The input:
+++
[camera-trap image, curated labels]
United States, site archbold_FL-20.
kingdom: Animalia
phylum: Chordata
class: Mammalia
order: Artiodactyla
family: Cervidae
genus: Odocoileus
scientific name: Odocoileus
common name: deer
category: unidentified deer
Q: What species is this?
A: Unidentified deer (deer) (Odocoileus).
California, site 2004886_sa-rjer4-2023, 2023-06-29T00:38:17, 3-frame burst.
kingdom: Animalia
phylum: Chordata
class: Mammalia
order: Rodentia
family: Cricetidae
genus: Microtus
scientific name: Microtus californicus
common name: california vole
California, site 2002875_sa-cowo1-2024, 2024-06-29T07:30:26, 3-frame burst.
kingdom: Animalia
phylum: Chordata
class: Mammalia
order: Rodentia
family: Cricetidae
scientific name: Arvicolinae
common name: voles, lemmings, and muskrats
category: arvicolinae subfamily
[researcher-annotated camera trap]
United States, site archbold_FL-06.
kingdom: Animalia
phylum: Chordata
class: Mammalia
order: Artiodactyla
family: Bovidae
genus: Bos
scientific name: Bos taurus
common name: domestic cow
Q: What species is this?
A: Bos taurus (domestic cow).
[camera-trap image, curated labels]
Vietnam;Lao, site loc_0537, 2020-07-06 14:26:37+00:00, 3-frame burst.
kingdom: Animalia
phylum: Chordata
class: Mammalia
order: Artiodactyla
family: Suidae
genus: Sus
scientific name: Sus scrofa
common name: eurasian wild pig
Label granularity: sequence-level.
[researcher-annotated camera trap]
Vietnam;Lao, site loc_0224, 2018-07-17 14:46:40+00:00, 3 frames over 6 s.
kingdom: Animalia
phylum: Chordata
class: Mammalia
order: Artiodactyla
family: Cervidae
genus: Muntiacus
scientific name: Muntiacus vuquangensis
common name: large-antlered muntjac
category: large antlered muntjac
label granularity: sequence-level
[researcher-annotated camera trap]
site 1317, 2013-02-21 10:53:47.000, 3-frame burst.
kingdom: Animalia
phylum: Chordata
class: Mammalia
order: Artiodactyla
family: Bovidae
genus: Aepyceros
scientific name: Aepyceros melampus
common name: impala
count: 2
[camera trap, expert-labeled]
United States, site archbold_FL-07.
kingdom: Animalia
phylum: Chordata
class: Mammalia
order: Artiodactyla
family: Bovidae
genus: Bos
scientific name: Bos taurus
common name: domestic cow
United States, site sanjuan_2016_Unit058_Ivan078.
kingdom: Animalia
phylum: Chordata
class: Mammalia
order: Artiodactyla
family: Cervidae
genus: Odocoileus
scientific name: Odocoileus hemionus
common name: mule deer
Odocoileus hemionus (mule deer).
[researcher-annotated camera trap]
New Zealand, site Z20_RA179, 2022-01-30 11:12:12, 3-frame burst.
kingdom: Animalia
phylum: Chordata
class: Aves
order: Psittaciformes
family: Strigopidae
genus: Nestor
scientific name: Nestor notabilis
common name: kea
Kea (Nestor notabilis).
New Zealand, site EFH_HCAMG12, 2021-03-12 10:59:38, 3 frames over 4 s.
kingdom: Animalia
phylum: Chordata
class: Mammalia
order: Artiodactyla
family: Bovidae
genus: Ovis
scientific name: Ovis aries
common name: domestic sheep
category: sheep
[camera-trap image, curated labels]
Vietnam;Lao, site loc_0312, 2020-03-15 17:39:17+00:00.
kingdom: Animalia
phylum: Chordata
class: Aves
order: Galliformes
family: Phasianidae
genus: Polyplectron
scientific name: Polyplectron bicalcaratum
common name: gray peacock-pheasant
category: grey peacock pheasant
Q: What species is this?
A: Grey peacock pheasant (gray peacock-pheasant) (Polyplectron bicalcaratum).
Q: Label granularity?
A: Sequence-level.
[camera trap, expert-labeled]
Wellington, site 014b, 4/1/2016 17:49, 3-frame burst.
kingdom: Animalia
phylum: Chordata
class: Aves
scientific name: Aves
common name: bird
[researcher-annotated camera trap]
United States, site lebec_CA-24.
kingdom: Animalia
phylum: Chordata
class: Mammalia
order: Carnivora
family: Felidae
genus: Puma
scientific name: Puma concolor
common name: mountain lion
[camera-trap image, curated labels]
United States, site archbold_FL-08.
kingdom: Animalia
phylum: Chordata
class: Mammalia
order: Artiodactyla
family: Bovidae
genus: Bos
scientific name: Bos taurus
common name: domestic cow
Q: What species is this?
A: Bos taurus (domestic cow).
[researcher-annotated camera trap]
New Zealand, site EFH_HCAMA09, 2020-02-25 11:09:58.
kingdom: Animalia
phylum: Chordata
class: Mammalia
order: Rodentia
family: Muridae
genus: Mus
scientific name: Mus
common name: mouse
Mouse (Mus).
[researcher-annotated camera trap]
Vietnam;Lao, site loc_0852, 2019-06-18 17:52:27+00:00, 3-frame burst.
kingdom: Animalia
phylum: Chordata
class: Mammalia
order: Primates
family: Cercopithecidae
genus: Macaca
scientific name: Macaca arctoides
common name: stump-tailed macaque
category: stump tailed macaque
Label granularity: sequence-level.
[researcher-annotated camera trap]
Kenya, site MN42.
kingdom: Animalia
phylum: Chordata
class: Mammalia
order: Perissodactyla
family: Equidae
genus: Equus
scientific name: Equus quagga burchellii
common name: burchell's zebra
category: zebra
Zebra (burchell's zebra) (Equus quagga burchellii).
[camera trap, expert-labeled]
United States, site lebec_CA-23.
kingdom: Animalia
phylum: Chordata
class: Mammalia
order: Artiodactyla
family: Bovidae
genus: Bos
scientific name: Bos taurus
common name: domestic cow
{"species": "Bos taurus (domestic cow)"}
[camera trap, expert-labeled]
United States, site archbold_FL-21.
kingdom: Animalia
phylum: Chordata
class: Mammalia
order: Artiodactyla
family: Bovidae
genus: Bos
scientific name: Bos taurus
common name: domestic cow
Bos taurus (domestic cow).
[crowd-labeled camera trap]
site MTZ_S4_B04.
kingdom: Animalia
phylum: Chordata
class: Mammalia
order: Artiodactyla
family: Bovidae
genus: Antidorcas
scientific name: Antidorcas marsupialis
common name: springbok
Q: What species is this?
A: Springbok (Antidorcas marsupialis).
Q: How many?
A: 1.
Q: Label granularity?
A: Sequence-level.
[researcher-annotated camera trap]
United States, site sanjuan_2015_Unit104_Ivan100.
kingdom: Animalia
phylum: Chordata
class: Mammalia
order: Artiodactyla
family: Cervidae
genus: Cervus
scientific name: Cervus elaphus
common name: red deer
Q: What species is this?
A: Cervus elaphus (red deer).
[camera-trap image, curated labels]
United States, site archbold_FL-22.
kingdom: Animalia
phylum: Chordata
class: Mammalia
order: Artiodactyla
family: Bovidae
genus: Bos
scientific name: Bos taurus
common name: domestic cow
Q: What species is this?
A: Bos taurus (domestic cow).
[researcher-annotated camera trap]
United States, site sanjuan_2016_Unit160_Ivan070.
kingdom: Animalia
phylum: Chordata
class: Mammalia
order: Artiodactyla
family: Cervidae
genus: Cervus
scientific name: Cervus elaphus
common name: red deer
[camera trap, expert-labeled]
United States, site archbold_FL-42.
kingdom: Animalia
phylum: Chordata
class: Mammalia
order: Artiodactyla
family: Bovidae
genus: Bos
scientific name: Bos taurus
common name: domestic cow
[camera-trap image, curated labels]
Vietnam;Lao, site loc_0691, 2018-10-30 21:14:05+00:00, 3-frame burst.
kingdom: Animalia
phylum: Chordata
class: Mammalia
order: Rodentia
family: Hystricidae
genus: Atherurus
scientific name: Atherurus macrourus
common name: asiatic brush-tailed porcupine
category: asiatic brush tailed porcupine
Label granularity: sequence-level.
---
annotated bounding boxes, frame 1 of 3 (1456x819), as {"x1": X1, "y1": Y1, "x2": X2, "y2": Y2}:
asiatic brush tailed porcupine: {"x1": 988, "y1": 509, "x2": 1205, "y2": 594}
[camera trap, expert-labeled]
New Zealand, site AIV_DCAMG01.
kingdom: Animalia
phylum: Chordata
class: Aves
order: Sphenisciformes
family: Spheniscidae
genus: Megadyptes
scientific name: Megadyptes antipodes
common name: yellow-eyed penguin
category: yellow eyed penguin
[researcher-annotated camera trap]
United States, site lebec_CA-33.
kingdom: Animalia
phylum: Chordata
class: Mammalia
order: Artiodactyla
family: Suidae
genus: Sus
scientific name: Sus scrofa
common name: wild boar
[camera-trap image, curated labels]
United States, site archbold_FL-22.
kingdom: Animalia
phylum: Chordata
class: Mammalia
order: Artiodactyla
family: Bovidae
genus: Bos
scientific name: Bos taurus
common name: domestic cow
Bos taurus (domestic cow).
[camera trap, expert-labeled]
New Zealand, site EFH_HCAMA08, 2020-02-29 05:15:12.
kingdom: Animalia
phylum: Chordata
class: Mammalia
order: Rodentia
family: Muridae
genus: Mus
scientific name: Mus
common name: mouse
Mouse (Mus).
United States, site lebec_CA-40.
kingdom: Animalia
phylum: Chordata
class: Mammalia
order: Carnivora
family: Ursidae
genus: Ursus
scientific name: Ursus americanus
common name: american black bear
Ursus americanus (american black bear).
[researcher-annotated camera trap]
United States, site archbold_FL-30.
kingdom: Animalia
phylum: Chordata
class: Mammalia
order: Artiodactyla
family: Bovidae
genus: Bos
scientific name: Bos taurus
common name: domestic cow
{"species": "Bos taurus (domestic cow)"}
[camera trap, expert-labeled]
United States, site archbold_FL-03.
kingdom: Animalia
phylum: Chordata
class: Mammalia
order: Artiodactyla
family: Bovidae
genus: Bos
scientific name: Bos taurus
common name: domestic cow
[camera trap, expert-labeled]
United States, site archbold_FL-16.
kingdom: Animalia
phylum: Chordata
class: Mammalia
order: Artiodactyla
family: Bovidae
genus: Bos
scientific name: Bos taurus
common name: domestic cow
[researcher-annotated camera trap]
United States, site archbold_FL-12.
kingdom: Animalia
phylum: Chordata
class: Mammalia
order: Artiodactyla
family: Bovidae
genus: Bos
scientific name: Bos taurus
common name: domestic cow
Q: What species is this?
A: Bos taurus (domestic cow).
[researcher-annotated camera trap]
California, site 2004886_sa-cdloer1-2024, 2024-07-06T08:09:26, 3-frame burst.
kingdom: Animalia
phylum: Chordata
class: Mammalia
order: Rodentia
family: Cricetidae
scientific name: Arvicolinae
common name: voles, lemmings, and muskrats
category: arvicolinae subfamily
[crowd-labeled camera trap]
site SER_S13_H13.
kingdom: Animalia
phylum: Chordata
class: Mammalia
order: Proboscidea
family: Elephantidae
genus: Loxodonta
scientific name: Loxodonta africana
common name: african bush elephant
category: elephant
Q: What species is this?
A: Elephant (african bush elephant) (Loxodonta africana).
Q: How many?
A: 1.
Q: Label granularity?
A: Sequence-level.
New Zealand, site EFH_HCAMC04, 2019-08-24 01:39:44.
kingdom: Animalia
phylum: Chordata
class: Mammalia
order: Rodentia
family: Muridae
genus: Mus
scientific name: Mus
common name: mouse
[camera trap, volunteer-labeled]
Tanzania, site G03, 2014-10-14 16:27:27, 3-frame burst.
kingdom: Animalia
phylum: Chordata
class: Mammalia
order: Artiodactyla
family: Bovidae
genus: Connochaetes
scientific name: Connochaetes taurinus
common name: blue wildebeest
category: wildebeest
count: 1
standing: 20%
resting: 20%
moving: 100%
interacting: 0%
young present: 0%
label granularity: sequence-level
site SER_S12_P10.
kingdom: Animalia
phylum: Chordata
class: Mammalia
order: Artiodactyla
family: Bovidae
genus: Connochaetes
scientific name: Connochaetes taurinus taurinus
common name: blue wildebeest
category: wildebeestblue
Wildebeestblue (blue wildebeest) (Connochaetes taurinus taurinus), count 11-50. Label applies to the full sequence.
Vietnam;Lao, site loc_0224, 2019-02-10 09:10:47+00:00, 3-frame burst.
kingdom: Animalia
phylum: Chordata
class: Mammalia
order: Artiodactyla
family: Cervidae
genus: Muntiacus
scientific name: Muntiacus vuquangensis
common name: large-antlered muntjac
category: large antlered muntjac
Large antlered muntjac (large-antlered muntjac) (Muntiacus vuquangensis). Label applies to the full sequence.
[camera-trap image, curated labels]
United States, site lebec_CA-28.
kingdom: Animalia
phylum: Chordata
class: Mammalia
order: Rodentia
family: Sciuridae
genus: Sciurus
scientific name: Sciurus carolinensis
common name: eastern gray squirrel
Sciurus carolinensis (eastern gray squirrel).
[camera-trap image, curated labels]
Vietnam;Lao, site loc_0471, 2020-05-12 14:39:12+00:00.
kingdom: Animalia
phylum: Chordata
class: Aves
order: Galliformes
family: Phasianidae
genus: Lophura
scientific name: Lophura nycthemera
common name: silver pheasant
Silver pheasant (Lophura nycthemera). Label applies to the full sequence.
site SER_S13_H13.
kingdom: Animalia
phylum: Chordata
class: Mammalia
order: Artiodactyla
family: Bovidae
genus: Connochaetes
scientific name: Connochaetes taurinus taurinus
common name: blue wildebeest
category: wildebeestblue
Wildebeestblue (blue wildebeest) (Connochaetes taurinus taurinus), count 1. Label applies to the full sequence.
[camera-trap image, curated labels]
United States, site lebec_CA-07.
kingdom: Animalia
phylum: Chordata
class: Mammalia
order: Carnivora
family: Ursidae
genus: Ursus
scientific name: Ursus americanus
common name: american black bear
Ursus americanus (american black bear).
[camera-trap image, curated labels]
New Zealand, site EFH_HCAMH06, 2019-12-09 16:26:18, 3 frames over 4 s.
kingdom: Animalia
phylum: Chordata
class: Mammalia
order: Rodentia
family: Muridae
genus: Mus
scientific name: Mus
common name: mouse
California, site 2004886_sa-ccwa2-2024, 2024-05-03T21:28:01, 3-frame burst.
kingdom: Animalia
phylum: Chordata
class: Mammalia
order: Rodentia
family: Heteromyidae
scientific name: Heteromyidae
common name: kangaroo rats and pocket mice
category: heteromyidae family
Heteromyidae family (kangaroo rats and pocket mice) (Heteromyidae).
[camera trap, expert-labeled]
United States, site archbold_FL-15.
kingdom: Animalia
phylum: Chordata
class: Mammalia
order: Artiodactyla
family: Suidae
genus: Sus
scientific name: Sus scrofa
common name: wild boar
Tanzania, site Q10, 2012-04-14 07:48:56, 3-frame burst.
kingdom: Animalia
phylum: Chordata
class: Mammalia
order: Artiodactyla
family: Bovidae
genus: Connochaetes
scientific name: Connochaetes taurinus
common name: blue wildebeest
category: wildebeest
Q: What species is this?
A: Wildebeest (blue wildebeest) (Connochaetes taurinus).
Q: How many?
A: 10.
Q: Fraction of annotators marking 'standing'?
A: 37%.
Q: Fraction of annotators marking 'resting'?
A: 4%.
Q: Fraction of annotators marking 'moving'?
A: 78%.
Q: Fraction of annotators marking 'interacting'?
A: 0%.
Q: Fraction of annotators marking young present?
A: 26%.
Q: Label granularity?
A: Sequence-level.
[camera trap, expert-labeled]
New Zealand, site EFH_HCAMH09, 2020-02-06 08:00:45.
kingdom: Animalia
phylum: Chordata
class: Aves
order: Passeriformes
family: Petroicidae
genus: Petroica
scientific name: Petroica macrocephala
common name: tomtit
+++
Activity: Your task is to copy each line of the listing that holds the word "annotators".

Task solution:
Q: Fraction of annotators marking 'standing'?
Q: Fraction of annotators marking 'resting'?
Q: Fraction of annotators marking 'moving'?
Q: Fraction of annotators marking 'interacting'?
Q: Fraction of annotators marking young present?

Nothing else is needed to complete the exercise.